OBJECTIVE To evaluate the prevalence of diastolic dysfunction in patients with anticardiolipin antibodies (aCL) and to examine whether the antiphospholipid syndrome (APS) is associated with diastolic dysfunction independently of valvular abnormalities and systolic dysfunction.

METHODS Pulsed, continuous, colour Doppler echocardiography was performed in 179 subjects, of whom 15 were excluded from the analysis because of systolic dysfunction or severe valvular disease. The remaining 164 subjects included 29 patients with primary APS, 26 patients with secondary APS (APS in the presence of systemic lupus erythematosus (SLE)), and 30 patients with SLE and aCL but without APS; 43 patients with SLE without aCL and 36 normal volunteers served as control groups.
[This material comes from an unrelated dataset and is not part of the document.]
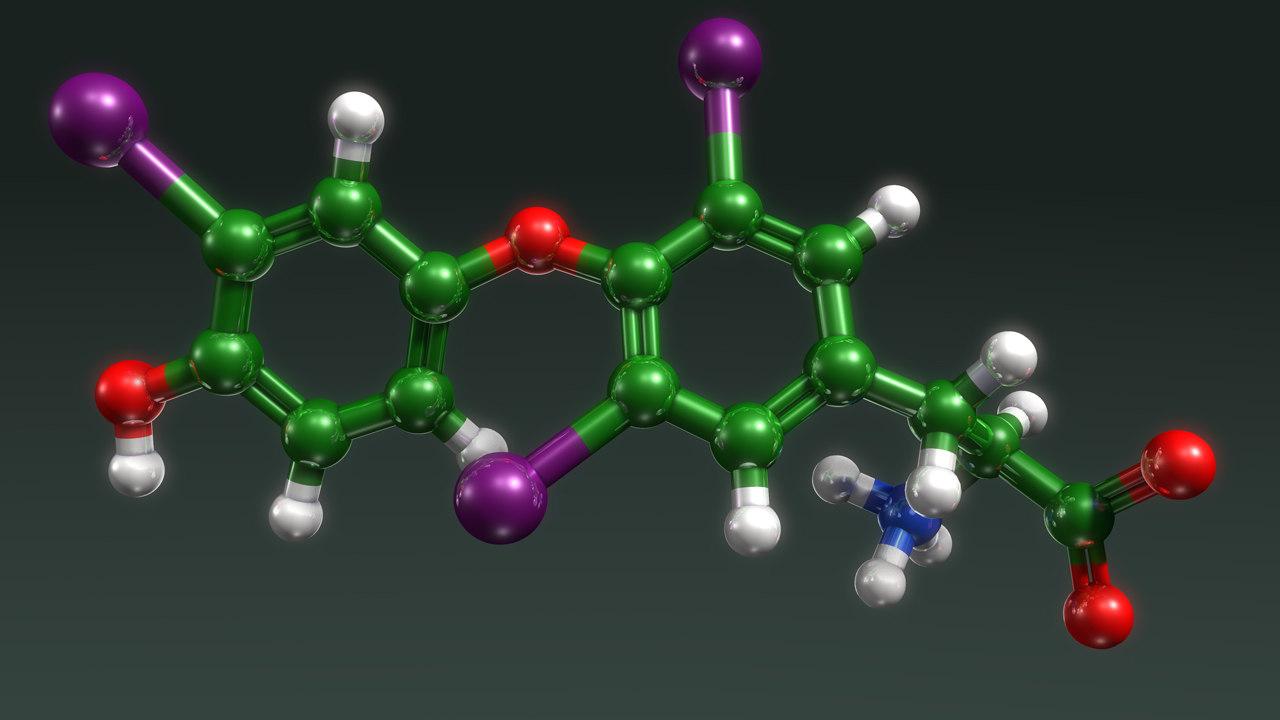 thyroid hormone physiological 3d obj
RESULTS The groups compared differed significantly in all measures of right ventricular function. There was a gradation of increasing diastolic function impairment as manifested by prolonged deceleration time (DT) and isovolumic relaxation time (IVRT) across the groups of patients with SLE without aCL, SLE with aCL, secondary APS, and primary APS. Differences in left ventricular diastolic function measures were less prominent. In regression analysis, DT increased by 19.6 ms (p=0.002) in the presence of primary APS and by 20.1 ms (p=0.038) in the presence of pulmonary hypertension. The titre of IgG aCL was the strongest predictor of a prolonged IVRT.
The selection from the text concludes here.